HIV Management Guide for Clinical Care

HIV Management Guide for Clinical Care

Other HIV-Associated Disease

Management > Other HIV-Associated Disease > Other pulmonary conditions

Other pulmonary conditions

1. Interstitial lung disease (ILD)

Interstitial lung diseases such as NSIP and LIP are related to immune dysregulation and are now seen much less frequently due to the use of ART (50). 

Lymphocytic Interstitial Pneumonitis (LIP) 

This has been described predominantly in children with low CD4 T -cell counts and is characterised by bilateral reticulonodular interstitial opacities in the middle and lower lung zones (41).   Other imaging findings include basal reticulation, ground-glass opacities, ill-defined centrilobular and subpleural nodules, thin-walled cysts, peribronchovascular interstitial thickening, and interlobular septal thickening.  Cysts may result from bronchiolar obstruction by lymphocytic infiltrates with post-obstructive ectasia (48). Diffuse hyperplasia of bronchus-associated lymphoid tissue is seen and the dominant microscopic feature of LIP is a diffuse, polyclonal lymphoid cell infiltrate surrounding airways and expanding the lung interstitium. LIP may be seen in association with autoimmune disorders (48). 

Nonspecific Interstitial Pneumonitis (NSIP) 

This is a histological diagnosis, requiring the exclusion of other causes, and the condition may be part of the “lymphocytic pulmonary syndromes” associated with HIV infection (49). NSIP is characterized by the presence of an interstitial infiltrate of lymphocytes, plasma cells, and macrophages. In severe cases, the infiltrate may extend into alveolar septae (49). The presentation of NSIP is similar to that of pneumocystis pneumonia although it be present at higher CD4 cell counts. Chest radiographs may be normal although typical changes include ground-glass opacities and fibrosis.  The condition may improve without specific therapy and may even be seen as an incidental finding on lung biopsy (49, 50).
◇ ◇ ◇ ◇ ◇ ◇ ◇
● What you need to do:
Copy the passage on other pulmonary conditions from the words "Interstitial lung diseases" through "Interstitial Pneumonitis (LIP)", substituting "immune dysfunction" for "immune dysregulation".
◇ ◇ ◇ ◇ ◇ ◇ ◇
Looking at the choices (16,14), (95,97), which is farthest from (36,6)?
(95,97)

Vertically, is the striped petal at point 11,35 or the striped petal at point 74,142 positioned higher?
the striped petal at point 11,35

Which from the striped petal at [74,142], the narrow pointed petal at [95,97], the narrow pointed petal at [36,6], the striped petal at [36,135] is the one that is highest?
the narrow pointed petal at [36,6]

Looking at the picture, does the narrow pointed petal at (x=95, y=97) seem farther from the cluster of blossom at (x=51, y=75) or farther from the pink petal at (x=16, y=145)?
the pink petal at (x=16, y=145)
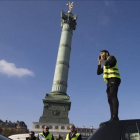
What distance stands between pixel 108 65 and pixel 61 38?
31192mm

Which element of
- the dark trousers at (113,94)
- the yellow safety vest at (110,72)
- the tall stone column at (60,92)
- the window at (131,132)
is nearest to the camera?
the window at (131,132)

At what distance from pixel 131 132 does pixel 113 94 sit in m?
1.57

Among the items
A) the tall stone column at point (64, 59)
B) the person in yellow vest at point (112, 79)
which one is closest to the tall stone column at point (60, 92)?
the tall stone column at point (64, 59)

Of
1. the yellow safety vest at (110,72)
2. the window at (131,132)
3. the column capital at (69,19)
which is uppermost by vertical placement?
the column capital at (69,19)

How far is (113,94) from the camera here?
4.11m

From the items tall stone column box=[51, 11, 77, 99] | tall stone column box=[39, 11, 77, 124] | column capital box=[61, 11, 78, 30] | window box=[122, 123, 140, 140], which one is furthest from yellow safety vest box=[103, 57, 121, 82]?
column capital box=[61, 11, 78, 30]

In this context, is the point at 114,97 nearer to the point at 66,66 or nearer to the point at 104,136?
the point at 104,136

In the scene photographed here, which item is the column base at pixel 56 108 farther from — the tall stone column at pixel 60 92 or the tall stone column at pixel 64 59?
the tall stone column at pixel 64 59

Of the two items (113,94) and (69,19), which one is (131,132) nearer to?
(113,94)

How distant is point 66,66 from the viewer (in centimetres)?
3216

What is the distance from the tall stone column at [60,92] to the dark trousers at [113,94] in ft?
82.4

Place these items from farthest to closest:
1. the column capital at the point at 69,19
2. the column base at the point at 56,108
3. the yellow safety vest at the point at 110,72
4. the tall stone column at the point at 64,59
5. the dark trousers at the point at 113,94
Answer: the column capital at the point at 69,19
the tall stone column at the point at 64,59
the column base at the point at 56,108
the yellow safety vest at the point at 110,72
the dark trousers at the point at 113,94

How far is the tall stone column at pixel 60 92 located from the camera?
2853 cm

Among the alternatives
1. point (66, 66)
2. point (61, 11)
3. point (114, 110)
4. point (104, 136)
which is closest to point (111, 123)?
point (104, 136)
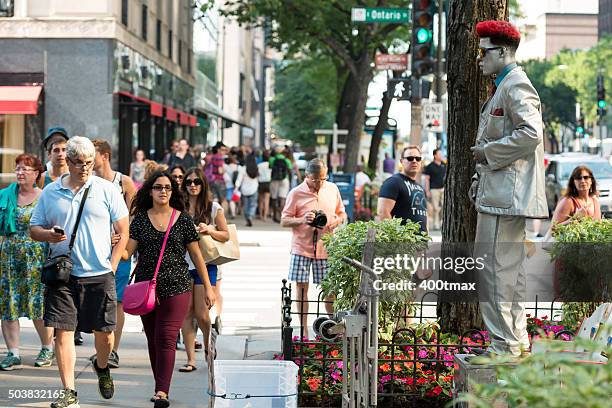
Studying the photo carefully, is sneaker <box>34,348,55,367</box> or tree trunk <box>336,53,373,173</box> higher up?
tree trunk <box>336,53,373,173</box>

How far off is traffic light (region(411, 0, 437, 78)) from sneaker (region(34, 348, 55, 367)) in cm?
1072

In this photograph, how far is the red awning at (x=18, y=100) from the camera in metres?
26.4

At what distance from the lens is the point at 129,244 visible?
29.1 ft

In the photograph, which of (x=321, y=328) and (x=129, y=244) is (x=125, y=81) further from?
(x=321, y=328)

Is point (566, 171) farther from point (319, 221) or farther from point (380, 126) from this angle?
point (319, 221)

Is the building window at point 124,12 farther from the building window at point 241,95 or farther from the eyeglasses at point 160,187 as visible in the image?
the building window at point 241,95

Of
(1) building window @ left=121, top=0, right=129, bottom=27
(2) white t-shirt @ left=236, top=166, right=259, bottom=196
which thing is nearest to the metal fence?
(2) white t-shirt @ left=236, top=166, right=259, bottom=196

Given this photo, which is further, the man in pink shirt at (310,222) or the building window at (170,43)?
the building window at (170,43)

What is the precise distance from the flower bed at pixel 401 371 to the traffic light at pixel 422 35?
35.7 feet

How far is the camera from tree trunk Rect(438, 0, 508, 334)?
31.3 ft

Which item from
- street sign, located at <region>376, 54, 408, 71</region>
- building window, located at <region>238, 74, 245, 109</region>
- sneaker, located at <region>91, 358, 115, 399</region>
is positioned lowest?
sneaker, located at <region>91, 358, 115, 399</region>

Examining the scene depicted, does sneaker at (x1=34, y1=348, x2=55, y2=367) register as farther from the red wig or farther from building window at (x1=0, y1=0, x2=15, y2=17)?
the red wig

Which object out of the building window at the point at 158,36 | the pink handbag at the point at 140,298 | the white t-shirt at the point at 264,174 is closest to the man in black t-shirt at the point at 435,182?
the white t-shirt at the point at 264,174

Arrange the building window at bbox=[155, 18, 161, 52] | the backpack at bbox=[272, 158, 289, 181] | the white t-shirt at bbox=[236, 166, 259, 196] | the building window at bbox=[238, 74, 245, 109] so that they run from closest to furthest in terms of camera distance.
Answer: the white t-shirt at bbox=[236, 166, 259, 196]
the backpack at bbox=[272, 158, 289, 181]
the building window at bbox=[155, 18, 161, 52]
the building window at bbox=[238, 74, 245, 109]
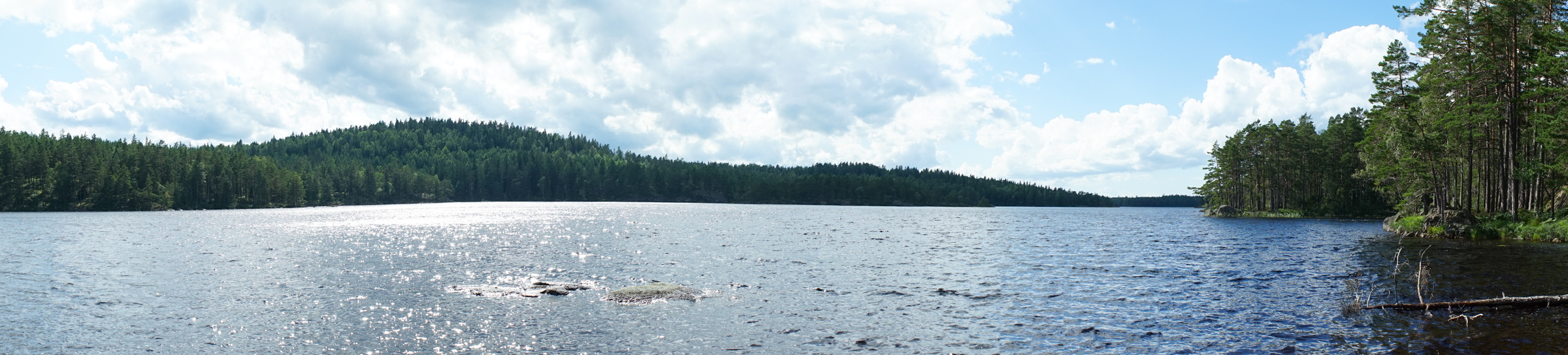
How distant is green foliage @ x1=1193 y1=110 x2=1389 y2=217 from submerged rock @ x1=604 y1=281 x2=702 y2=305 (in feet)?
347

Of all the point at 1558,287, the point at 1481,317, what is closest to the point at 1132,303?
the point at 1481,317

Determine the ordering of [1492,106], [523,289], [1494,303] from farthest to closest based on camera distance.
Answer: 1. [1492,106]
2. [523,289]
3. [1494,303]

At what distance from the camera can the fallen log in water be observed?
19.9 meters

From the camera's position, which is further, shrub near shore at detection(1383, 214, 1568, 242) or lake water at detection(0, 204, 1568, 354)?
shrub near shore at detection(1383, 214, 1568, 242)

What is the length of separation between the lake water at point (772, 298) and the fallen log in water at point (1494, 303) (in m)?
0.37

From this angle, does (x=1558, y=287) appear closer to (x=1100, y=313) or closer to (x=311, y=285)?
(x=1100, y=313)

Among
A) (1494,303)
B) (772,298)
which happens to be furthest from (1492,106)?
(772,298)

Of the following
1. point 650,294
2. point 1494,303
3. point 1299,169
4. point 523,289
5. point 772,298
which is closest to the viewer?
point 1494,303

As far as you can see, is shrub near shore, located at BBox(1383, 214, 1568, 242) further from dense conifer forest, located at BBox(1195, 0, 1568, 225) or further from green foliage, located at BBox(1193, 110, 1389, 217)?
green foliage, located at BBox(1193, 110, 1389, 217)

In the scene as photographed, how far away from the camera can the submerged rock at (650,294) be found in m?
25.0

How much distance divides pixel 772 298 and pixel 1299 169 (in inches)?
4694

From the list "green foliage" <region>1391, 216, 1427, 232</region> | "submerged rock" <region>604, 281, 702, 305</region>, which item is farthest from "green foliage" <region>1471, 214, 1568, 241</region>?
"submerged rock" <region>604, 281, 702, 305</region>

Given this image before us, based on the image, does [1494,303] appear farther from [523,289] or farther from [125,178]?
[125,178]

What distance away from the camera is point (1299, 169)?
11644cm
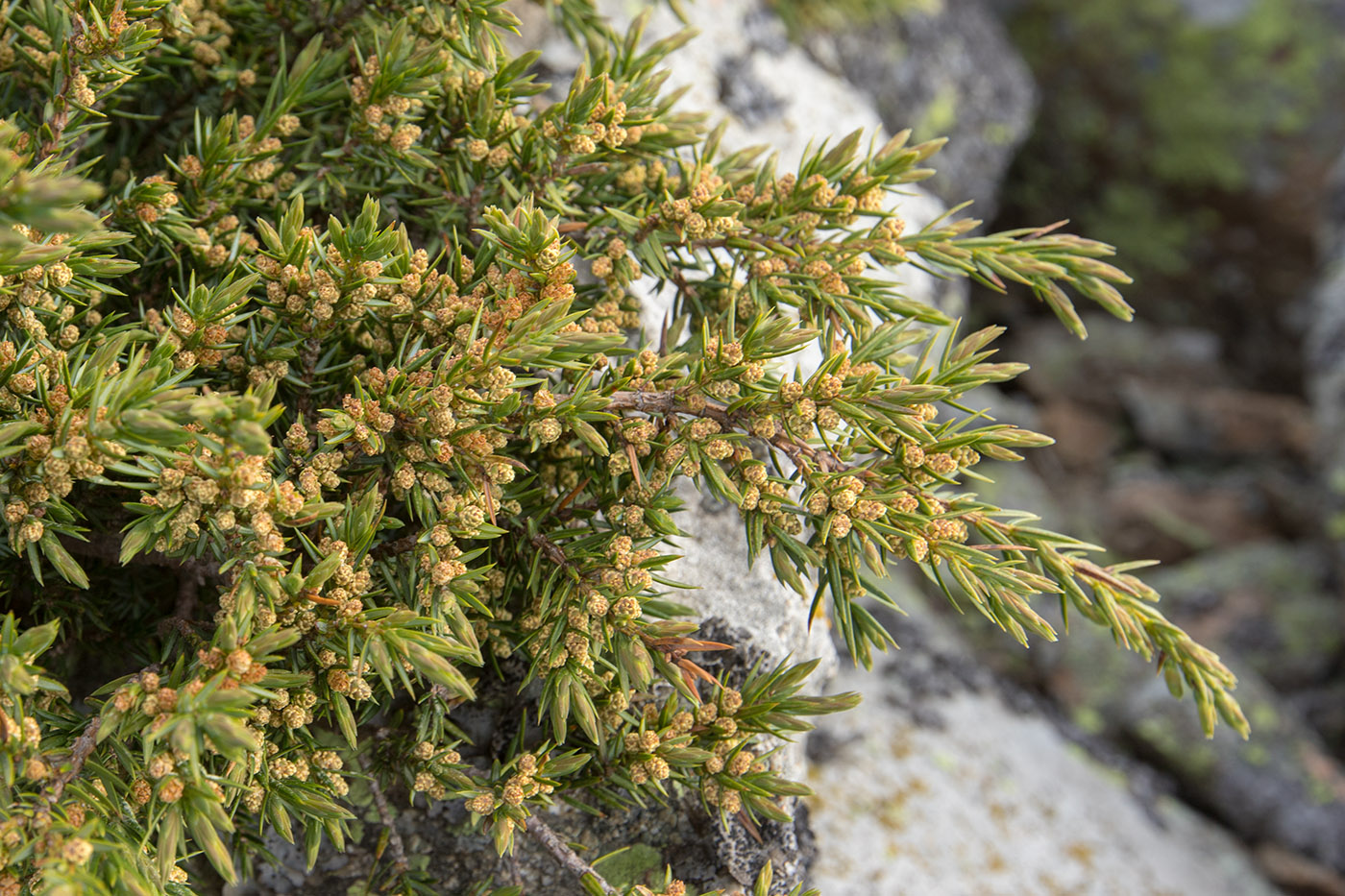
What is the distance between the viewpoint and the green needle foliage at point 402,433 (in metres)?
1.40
◇ ◇ ◇ ◇ ◇ ◇ ◇
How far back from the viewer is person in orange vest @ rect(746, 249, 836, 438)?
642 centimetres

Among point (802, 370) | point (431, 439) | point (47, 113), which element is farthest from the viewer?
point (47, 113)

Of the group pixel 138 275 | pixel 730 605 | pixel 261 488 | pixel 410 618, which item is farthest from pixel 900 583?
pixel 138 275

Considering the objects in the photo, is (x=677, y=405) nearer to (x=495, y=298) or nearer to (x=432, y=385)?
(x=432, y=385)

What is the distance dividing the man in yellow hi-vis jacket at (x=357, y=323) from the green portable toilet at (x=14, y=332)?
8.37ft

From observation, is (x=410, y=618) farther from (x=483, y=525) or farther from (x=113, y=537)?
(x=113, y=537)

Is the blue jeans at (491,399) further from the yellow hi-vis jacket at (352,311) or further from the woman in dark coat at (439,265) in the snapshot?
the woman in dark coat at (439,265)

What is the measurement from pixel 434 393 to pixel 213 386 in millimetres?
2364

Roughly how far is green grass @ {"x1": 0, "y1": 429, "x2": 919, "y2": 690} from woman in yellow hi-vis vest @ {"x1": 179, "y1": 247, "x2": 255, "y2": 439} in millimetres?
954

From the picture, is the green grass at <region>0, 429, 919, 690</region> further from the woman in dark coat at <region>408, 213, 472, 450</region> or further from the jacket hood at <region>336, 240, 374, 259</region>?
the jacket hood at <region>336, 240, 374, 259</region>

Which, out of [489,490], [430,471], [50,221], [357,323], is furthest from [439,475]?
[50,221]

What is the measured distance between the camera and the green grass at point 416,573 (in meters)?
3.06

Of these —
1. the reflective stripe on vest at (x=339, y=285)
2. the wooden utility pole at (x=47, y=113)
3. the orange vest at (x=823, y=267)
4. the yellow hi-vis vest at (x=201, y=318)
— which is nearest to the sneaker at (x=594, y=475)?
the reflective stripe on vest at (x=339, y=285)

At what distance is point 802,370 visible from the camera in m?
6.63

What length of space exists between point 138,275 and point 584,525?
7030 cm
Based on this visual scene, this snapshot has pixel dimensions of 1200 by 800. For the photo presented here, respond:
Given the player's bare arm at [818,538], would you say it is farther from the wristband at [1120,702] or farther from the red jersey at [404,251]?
◇ ◇ ◇ ◇ ◇ ◇ ◇
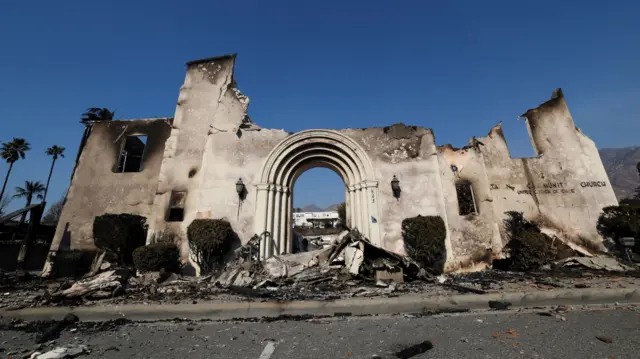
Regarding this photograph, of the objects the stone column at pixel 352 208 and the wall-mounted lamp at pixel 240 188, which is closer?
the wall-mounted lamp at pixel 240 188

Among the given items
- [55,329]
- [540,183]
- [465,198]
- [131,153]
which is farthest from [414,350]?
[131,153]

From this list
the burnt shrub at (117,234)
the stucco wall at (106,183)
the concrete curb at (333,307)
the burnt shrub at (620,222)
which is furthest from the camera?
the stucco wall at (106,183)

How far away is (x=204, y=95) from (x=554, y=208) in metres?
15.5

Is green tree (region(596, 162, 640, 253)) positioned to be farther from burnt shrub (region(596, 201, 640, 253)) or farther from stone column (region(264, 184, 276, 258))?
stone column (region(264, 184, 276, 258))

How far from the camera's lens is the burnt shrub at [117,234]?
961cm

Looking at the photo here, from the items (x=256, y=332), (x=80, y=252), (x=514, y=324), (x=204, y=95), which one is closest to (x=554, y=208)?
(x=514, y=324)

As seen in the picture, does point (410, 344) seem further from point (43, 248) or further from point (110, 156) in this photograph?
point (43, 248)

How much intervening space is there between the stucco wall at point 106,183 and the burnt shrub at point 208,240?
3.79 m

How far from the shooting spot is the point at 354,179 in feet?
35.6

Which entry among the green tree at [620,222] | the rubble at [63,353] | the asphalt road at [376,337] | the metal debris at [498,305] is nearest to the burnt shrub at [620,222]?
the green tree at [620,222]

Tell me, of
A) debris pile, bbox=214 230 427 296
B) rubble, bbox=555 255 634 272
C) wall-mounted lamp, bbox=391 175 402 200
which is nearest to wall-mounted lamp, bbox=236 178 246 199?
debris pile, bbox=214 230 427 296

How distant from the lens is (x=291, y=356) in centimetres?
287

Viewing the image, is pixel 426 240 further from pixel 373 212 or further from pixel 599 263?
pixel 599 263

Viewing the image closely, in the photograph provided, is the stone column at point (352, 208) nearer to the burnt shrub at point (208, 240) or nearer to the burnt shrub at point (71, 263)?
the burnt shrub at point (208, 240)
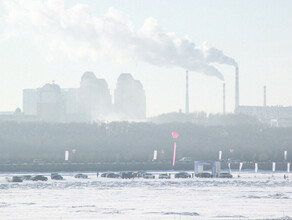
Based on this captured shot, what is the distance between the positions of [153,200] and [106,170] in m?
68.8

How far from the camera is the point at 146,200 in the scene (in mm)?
◇ ◇ ◇ ◇ ◇ ◇ ◇
● Expected output:
Interstitial lung diseases such as NSIP and LIP are related to immune dysfunction and are now seen much less frequently due to the use of ART (50). 

Lymphocytic Interstitial Pneumonitis (LIP)